Imam Abu Hanifah- رحمه الله – berkata, ‘’Siapa yang mengatakan ‘Aku tidak tahu Rabb ku di Langit atau di bumi’ maka ia telah kafir begitu pula siapa yang mengatakan bahwa Allah di atas Arsy tetapi aku tidak tahu apakah Arsy itu di langit atau di bumi’’. (Ibnul Qayyim- رحمه الله – dalam ijtima’ul juyusy Al-Islamiyah,hal. 139, Al-Dzahabi- رحمه الله – dalam Al-Uluw,hal. 101-102,Ibn Qudamah- رحمه الله – dalam Al-Uluw, hal.116.). Dan masih banyak lagi ungkapan beliau yang termuat dalam kitab2 para ulama’ lain.
Kemudian mari kita simak penuturan Imam Malik Ibn Anas Al Madani- رحمه الله – (174 H).

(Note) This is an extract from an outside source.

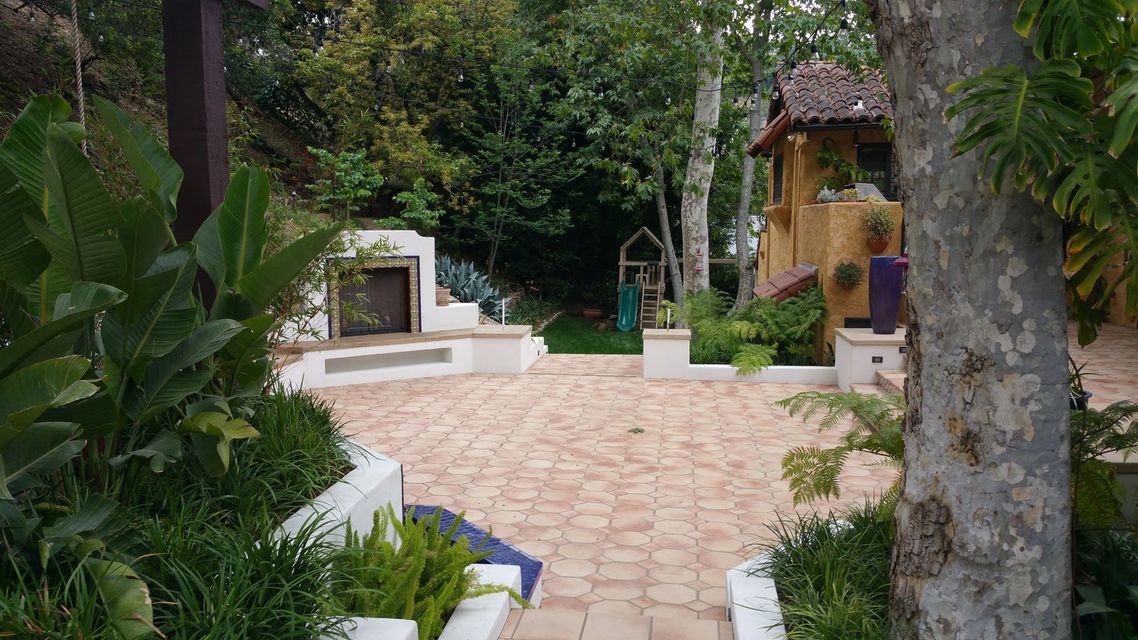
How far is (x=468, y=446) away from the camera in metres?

Imam Malik – رحمه الله – meriwayatkan hadits Mu’awiyah Ibnul Hakam, yang mana Nabi- صلى الله عليه وسلم – menguji keimanan seorang Jariyah (budak wanita) dengan pertanyaan ‘’di mana Allah?’’ Lalu Jariyah tersebut menjawab ‘’ Allah di langit’’, lalu Nabi- صلى الله عليه وسلم – membenarkannya,dalam kitab Muwatha’nya. (Tanwirul halik Syarah Muwatha’ Malik, Al-Suyuthi,3/4-5; Ibn Abdil Barr, at-Tahmid lima Fil-Muwatha’ Minal Ma’ani wal-Masanid, 3/342; 9/67,,72.)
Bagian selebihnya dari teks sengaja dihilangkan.